• _TEXT BLOCK_:

CapitalG also comprises over 50 advisors from senior positions within Google, who offer portfolio companies guidance in business areas such as data science, engineering, marketing, and product management.

== Investments ==

| Date | Company | Industry | Ref. |
|---|---|---|---|
| Unknown | MultiPlan | Healthcare |  |
| January 2013 | SurveyMonkey | Survey tool |  |
| May 2013 | LendingClub | Finance |  |
| February 2014 | Renaissance | Education |  |
| March 2014 | Auction.com | Real estate |  |
| March 2014 | Credit Karma | Finance |  |
| June 2014 | Freshdesk | Business software |  |
| July 2014 | MapR | Business software |  |
| August 2014 | Thumbtack | Service marketplace |  |
| September 2014 | InnoLight | Data center optics |  |
| September 2014 | Credit Karma | Finance |  |
| January 2015 | Glassdoor | Job platform |  |
| January 2015 | CommonFloor | Real estate |  |
| April 2015 | ZenPayroll | Payroll and employee management |  |
| April 2015 | Freshdesk | Business software |  |
| June 2015 | Duolingo | Language education |  |
| July 2015 | Crowdstrike | Cybersecurity |  |
| July 2015 | FanDuel | Fantasy sport |  |
| August 2015 | Practo | Healthcare |  |
| September 2015 | Oscar Health | Health insurance |  |
| September 2015 | Zscaler | Cybersecurity |  |
| 2016 | Snap Inc. | Social media |  |
| January 2016 | Pindrop | Information security |  |
| March 2016 | CarDekho | Car marketplace |  |
| June 2016 | Care.com | Care provider platform |  |
| September 2016 | Airbnb | Lodging |  |
| November 2016 | Stripe | Payments technology |  |
| January 2017 | Cuemath | Education |  |
| March 2017 | Looker | Data analytics |  |
| October 2017 | Lyft | Transportation |  |
| March 2018 | UiPath | Robotics process automation |  |
| April 2018 | Manbang | Transportation |  |
| May 2018 | Robinhood | Personal finance |  |
| June 2018 | Aye Finance | Finance |  |
| July 2018 | Freshworks | Business software |  |
| September 2018 | Convoy | Trucking technology |  |
| October 2018 | Applied | Insurance software |  |
| January 2019 | Collibra | Data intelligence |  |
| January 2019 | CarDekho | Car marketplace |  |
| March 2019 | Cloudflare | Web performance and security |  |
| October 2019 | Unqork | Software development | ^{[citation needed]} |
| October 2019 | Convoy | Trucking technology |  |
| November 2019 | Freshworks | Business software |  |
| December 2019 | Duolingo | Language education |  |
| December 2019 | Dataiku | Data science software |  |
| January 2020 | Armis | Cybersecurity |  |
| March 2020 | Albert | Finance |  |
| March 2020 | Everlaw | Electronic discovery |  |
| April 2020 | Collibra | Data intelligence |  |
| May 2020 | Expel | Cybersecurity |  |
| June 2020 | Aye Finance | Finance |  |
| August 2020 | Dataiku | Data science software | ^{[citation needed]} |
| September 2020 | NEXT Insurance | Insurance |  |
| December 2020 | Cuemath | Education |  |
| August 2025 | Clay | Sales automation |  |
| February 2026 | Bedrock Robotics | Vehicular automation |  |

== Relationship to GV ==
CapitalG focuses on later-stage and growth equity investments, while GV invests in companies across all stages and industries. Another corporate division, Google's Corporate Development group, does acquisitions and investments that are strategic for Google's products and business.

• _EXERCISE_: Write out the CapitalG text word for word, starting at "CapitalG also comprises" and ending at "and product management.".

• _DATA BLOCK_:
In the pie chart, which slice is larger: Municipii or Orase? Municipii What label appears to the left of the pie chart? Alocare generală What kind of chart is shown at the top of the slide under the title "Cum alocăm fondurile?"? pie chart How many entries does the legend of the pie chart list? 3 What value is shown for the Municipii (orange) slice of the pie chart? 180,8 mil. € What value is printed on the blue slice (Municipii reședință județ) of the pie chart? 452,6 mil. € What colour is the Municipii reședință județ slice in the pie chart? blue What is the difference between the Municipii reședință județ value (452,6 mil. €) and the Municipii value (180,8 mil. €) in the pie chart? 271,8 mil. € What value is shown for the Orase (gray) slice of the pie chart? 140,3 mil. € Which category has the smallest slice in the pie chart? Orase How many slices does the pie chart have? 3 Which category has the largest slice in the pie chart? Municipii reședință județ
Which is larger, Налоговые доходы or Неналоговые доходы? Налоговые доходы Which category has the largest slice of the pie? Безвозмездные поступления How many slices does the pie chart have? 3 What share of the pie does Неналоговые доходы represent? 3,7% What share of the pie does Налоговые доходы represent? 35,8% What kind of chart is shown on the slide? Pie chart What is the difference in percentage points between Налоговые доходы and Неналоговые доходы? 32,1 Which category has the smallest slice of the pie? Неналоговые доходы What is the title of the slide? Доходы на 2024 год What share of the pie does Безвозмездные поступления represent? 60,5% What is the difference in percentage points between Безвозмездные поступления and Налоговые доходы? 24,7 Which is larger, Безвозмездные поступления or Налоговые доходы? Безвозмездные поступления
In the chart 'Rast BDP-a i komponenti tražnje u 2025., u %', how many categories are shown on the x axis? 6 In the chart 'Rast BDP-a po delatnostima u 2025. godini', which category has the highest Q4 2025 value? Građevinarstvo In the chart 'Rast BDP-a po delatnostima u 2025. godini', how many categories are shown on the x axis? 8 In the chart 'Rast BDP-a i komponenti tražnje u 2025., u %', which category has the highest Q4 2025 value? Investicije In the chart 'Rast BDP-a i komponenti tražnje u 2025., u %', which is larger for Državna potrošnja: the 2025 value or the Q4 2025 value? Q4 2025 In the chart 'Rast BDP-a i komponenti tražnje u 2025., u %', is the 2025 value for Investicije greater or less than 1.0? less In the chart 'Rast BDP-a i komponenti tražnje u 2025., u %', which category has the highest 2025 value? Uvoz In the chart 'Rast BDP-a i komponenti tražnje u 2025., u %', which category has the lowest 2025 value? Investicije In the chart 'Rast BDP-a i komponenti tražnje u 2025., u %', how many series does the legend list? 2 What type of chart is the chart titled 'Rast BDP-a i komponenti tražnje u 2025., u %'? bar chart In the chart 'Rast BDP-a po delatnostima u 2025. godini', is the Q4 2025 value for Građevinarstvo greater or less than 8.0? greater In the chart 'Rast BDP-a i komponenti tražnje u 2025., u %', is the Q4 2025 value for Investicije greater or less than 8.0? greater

• _ANSWER TO THE PROBLEM_:
CapitalG also comprises over 50 advisors from senior positions within Google, who offer portfolio companies guidance in business areas such as data science, engineering, marketing, and product management.